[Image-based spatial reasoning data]

——

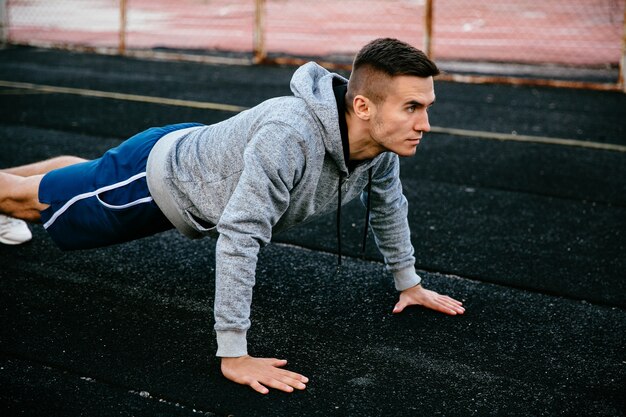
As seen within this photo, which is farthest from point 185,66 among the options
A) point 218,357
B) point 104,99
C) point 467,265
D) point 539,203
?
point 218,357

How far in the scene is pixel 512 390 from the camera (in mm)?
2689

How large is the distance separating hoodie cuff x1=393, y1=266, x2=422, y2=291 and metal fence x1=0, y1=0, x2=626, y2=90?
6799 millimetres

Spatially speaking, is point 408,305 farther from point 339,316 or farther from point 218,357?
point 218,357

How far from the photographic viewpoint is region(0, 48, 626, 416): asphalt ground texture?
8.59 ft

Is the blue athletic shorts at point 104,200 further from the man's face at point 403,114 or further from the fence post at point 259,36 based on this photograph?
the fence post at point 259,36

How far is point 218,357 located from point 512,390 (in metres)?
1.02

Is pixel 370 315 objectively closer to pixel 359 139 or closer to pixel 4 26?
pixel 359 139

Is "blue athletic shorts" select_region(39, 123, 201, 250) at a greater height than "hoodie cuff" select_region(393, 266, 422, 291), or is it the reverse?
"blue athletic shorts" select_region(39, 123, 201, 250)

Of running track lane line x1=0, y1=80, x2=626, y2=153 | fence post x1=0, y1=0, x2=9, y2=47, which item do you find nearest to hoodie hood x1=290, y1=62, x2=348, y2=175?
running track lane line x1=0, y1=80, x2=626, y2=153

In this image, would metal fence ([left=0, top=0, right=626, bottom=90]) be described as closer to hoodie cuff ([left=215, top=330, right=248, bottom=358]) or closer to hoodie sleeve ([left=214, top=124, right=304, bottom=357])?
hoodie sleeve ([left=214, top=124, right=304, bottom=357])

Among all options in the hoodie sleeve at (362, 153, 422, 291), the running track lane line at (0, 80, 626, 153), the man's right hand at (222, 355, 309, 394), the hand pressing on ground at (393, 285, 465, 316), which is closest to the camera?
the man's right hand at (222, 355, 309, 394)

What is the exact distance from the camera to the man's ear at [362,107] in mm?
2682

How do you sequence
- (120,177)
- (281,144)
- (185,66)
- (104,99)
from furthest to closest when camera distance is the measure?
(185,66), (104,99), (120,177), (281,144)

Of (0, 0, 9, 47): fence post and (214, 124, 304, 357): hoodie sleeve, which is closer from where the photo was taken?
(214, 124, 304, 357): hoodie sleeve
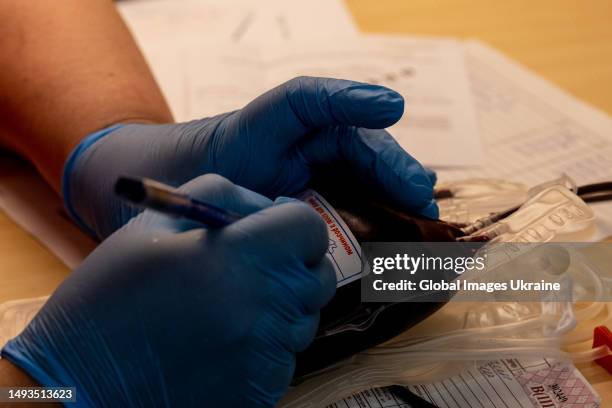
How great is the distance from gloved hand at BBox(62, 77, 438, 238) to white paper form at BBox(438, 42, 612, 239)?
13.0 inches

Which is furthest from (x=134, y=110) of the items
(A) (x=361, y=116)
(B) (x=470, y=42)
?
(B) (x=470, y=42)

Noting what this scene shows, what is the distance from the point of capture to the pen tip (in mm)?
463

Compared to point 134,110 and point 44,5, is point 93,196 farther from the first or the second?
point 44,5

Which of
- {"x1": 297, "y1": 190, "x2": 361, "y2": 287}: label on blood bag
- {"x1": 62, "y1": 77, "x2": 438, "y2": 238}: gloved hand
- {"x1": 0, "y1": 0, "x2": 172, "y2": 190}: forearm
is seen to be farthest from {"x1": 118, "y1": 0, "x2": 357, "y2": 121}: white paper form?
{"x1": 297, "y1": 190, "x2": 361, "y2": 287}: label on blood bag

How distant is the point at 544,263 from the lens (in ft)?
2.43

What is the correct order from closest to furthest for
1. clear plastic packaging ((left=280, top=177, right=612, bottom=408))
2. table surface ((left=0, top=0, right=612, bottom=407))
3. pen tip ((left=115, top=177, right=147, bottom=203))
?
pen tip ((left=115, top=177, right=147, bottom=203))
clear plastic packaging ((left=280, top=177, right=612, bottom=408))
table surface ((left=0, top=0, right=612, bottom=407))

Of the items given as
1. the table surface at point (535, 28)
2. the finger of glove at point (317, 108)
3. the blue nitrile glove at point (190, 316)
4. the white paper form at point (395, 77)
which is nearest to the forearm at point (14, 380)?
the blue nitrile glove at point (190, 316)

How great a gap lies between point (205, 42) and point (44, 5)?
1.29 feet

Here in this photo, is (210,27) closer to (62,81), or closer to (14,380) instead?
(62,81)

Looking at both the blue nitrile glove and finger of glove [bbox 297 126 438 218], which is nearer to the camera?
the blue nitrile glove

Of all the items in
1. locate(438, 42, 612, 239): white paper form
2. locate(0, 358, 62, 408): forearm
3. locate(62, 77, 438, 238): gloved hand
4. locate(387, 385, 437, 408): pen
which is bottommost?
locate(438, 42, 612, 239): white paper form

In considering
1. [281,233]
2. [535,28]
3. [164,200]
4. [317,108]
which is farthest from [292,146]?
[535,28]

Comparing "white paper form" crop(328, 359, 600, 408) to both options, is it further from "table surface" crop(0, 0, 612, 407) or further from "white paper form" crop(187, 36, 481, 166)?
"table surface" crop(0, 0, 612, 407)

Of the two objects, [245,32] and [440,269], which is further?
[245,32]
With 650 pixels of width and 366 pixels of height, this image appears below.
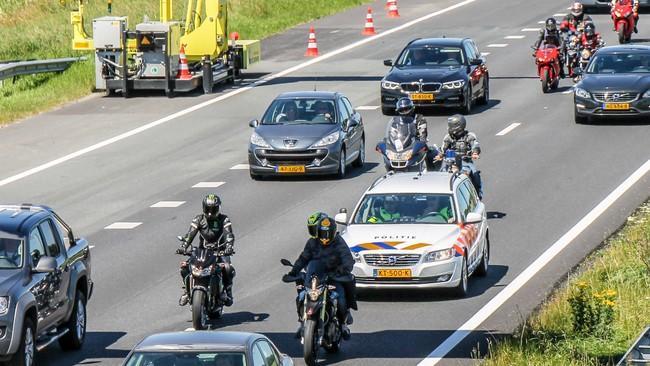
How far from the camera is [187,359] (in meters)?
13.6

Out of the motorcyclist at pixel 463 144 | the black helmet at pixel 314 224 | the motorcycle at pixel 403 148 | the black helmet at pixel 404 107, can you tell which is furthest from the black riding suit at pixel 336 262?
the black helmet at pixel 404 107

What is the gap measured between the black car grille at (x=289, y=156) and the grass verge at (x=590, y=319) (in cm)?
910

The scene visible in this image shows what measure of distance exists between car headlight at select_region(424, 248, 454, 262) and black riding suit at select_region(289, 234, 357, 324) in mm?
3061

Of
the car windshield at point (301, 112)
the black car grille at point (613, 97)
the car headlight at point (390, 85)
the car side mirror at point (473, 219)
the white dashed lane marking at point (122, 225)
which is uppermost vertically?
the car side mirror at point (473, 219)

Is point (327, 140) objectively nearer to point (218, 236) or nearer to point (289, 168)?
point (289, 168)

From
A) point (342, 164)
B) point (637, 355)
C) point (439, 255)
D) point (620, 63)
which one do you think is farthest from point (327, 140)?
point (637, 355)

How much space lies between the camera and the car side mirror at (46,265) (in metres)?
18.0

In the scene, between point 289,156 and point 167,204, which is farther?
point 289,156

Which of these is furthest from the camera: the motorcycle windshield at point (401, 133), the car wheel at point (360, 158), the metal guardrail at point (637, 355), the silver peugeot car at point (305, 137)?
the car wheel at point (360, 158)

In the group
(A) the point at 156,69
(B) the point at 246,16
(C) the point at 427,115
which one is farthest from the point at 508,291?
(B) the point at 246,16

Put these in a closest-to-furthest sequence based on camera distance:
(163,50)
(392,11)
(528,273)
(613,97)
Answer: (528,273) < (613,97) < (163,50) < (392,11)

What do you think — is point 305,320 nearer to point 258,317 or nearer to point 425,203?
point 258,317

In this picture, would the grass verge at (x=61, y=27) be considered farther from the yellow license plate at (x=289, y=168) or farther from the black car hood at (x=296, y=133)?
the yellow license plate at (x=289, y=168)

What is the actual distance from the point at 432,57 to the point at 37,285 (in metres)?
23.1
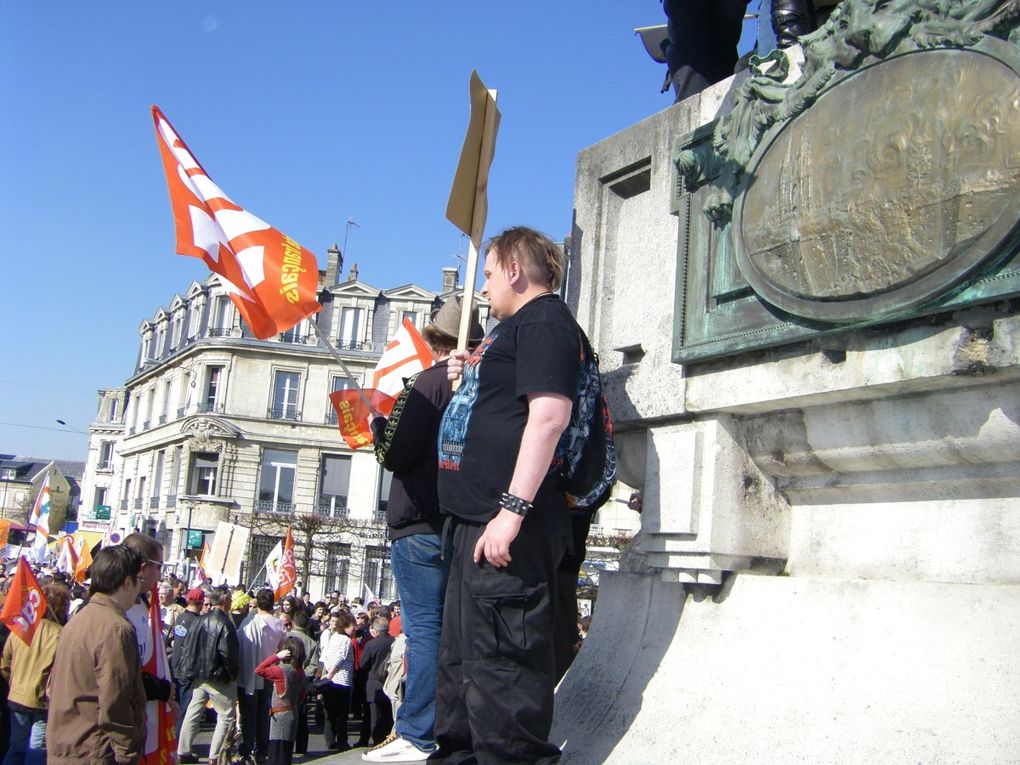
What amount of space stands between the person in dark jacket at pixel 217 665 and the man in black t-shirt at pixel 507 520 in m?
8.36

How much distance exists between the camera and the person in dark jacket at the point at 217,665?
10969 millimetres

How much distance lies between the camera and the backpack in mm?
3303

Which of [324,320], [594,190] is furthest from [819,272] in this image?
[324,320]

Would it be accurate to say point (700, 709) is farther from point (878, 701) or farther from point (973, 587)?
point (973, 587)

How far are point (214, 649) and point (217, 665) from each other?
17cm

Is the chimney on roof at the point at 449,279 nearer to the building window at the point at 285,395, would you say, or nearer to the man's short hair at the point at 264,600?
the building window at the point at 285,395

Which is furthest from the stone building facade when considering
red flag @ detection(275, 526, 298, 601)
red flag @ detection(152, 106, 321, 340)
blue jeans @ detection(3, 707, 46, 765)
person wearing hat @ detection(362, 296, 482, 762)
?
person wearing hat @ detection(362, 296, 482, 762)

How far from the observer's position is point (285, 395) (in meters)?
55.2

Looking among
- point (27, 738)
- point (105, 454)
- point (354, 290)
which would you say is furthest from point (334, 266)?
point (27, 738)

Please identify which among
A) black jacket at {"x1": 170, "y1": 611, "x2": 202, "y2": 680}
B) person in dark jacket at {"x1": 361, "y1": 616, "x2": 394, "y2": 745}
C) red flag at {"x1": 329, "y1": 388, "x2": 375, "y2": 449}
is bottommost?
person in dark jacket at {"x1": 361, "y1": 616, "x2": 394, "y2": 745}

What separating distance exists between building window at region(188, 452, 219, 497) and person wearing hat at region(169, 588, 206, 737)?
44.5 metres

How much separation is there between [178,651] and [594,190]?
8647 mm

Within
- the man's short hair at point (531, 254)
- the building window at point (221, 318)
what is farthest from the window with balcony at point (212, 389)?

——

Problem to work on: Copy the entries from the line with "Looking among" through the last entry, replacing "window" with "door" everywhere and leaving all else unchanged.

Problem solution:
Looking among
- point (27, 738)
- point (105, 454)
- point (354, 290)
which would you say is furthest from point (334, 266)?
point (27, 738)

Please identify which among
A) black jacket at {"x1": 170, "y1": 611, "x2": 202, "y2": 680}
B) person in dark jacket at {"x1": 361, "y1": 616, "x2": 394, "y2": 745}
C) red flag at {"x1": 329, "y1": 388, "x2": 375, "y2": 449}
is bottommost?
person in dark jacket at {"x1": 361, "y1": 616, "x2": 394, "y2": 745}

What separating distance exists between building door at region(188, 452, 219, 497) and person wearing hat at region(169, 588, 206, 737)?
44.5 metres

How much separation is there between [178,651] and [594,190]?
8647 mm

Within
- the man's short hair at point (531, 254)
- the building door at point (221, 318)
what is farthest from the door with balcony at point (212, 389)?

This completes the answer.